Studying Suffering At The Market

I don’t enjoy what I’m good at. I have a knack for choosing the slowest checkout line to stand in at stores. I somehow know which cashier will run out of register tape just when it’s my turn to pay. Even when in a rush, I have an innate ability to find the customers returning merchandise and stand behind them. While I am good at knowing the slowest checkout lines to stand in, I am bad at understanding the questions cashiers ask. I’m too honest, I think.

When I left a 50-pound bag of dog food in the shopping cart and the cashier asked, “Dog food for you?” I answered, “No. It’s for my dog.” When cashiers ask, “Did you find everything you need?” I say, “No, but that’s what religion is for.”

Indeed, religion can make the difficult times bearable, meaningful and even pleasurable.

How does religion do this? One of the basic functions of religion is to help followers make sense out of “non-sense.” As one of my professors was fond of saying, “Religions are meaning producing systems.” Religion offers different models of faith strategies to deal with misfortune and unpleasant situations, transforming the meaningless into something meaningful in the process. By providing a why to life, religion enables us to bear almost any how.

While there are more models than I can cover in a short article, here is a brief look at some of the more common ones I’ve used to rationalize frustrating experiences, both as an overtasked, underappreciated cashier years ago and as a self-centered customer now.

Judicial Model Suffering is punishment for past transgressions. I am standing in the slowest checkout line because of the bad karma I’ve accumulated or as punishment for sin. I must be patient and endure, and I will be renewed once I emerge from this trial. Besides, it’s better I suffer now in this world than to face judgment in the world to come.

Medicinal Model Suffering is good spiritual medicine for me. Waiting in line 15 minutes to buy a greeting card will make me a better person. It cleanses my soul. It turns my attention to the divine and opens me up to what is sacred. It’s finally my turn to pay. The cashier now decides to take a break and the new cashier must change register drawers. I recite a mantra. Breathing in, I calm the mind and body. Breathing out, I release the frustration, heal my spirit and smile.

Workout Model Suffering builds strength of character and spirit. A customer just before me has misread the sale sign but still insists on being right. This is spiritual training, strengthening me for future trials. The cashier calls for a price check, but no one responds. The cashier leaves the register to personally check on the price. I accept this challenging situation because the gods would not have given me more than I can handle. The cashier returns; the customer demands to speak to the manager. I think the gods have overestimated me.

Compassionate Model Suffering creates a kinder and more understanding person. I feel sorry for cashiers who have to deal with rude customers talking on their phones and treating them like non-entities. I’m indebted to this experience for teaching me the value of compassion. After all, how can we truly know kindness if there were no uncaring, selfish human beings in the world to show us the opposite? I am not alone in my suffering; I feel a bond with the cashier. I make sure I greet my cashier. WE>I.

Magical Curse Model The one causing me to suffer will get it worse in the end. The anguish I’m experiencing becomes pleasurable when I think of how much worse it will be for the one afflicting me now. A customer has ignored the 10-item limit sign at the checkout. This same person took up two parking stalls in front of the store. Who does this person think (s)he is? This person will suffer greatly in hell. I somehow feel better now.
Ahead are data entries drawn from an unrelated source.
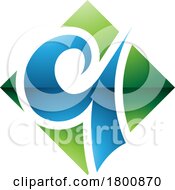 Poster, Art Print Of Green And Blue Glossy Diamond Shaped Letter Q Icon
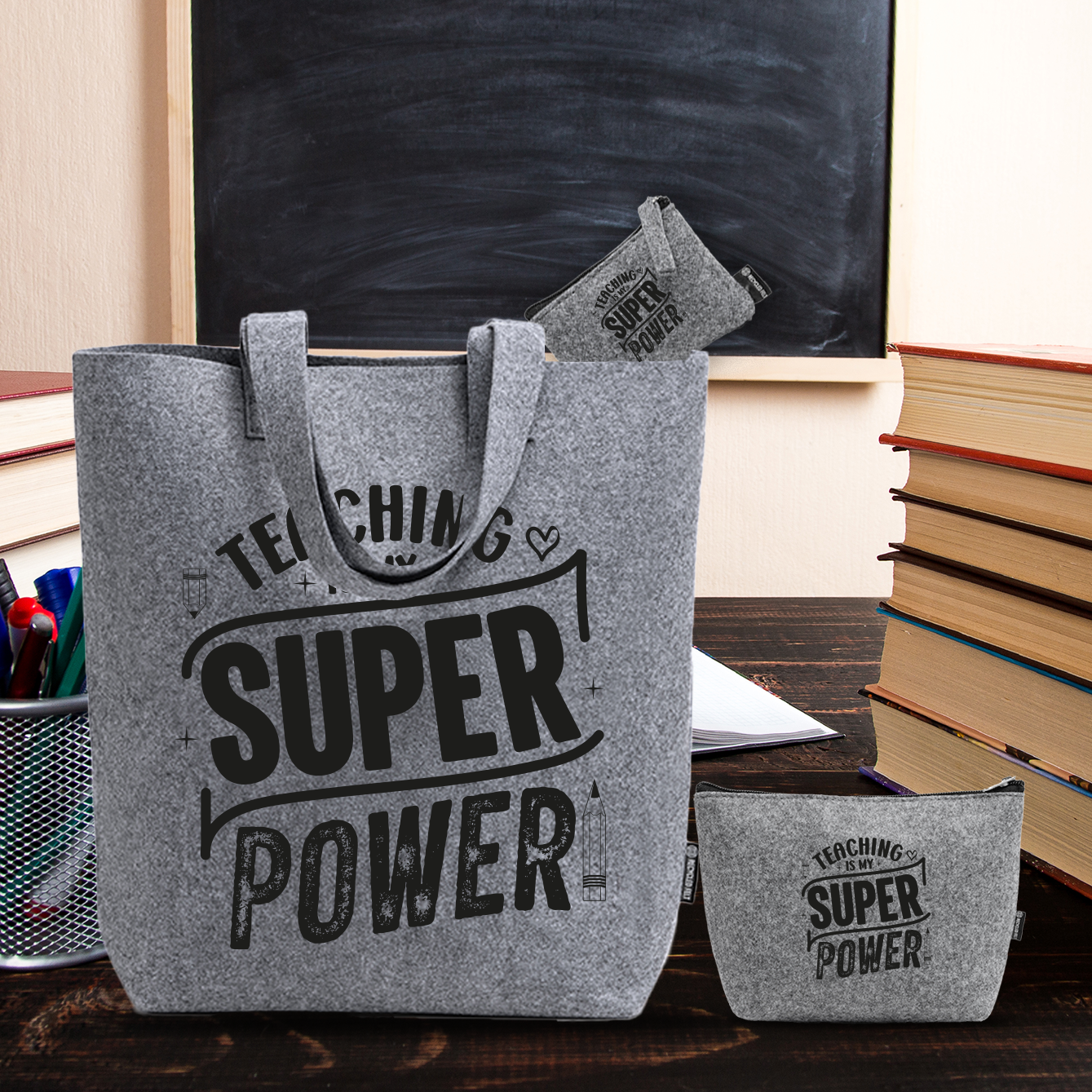 Taching super power - Tris Borse in feltro con designe melange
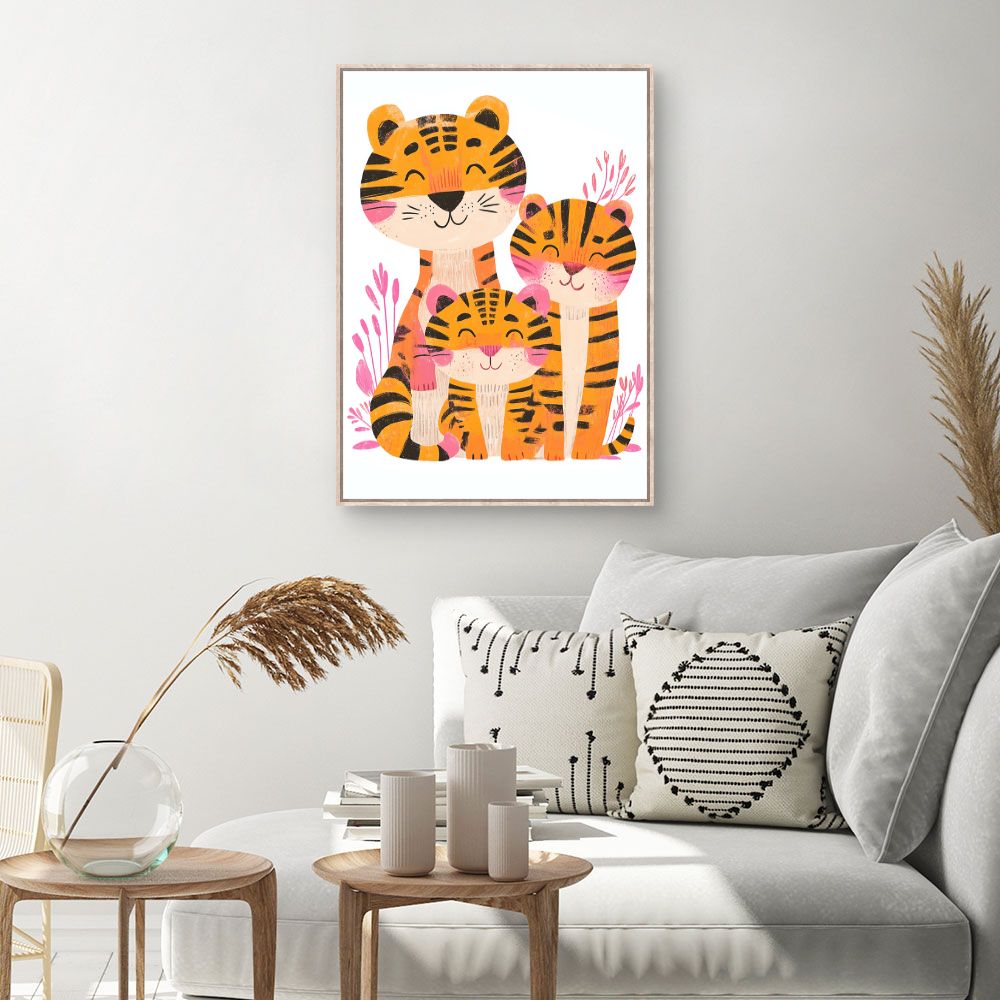 Tableau 'Tigres joyeux famille'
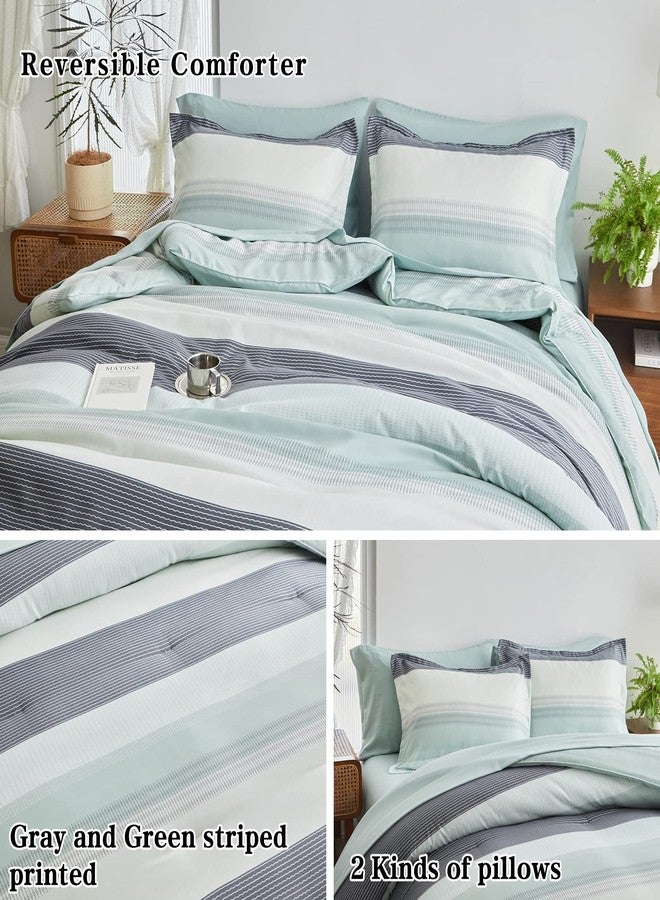 Flysheep Ombre Striped Bed in a Bag 6 Pieces Twin Size for Kids, Grey Green White Stripes Comforter Sheet Set (1 Comforter, 1 Flat Sheet, 1 Fitted Sheet, 2 Pillow Shams, 1 Pillowcase) - Image 4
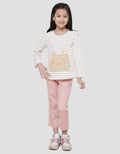 Little M Salur Kantong Bear Kaos Lengan Panjang Anak Perempuan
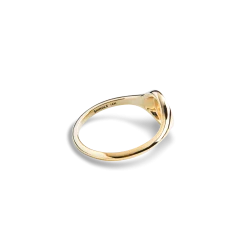 Shinola Rings|Engravable|Petite Round Signet Ring 14K Gold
Ultimate Plan Model There is a reason for my suffering greater than I can understand. I couldn’t find parking, I chose the shopping cart with a broken wheel, and after all this the item I came to buy is gone. Though life goes in mysterious ways, I’m secure in the thought that there is a greater plan and things will somehow work out in the end.

Grateful Model My suffering cannot compare to the suffering the founder of my faith endured for me. No matter that the cashier happily chatted away with a co-worker and did not bother to acknowledge me throughout the entire transaction. The world did not acknowledge the founder of my faith either and rejected him outright. Had he not suffered in the way he did, my current situation would be hopeless. I embrace my suffering for sake of the founder of my faith and I’m thankful for the chance to experience a little of what he went through. My pain binds me to my god.

The above models offer different lines of understanding for moving from incomprehensible pain and frustration to meaningful suffering. With proper faith, meaning is possible in and through pain. When it comes to seeking relief from my own suffering, I believe I’m waiting in the right line.

Jay Sakashita teaches religion courses at Leeward Community College and UH-Manoa.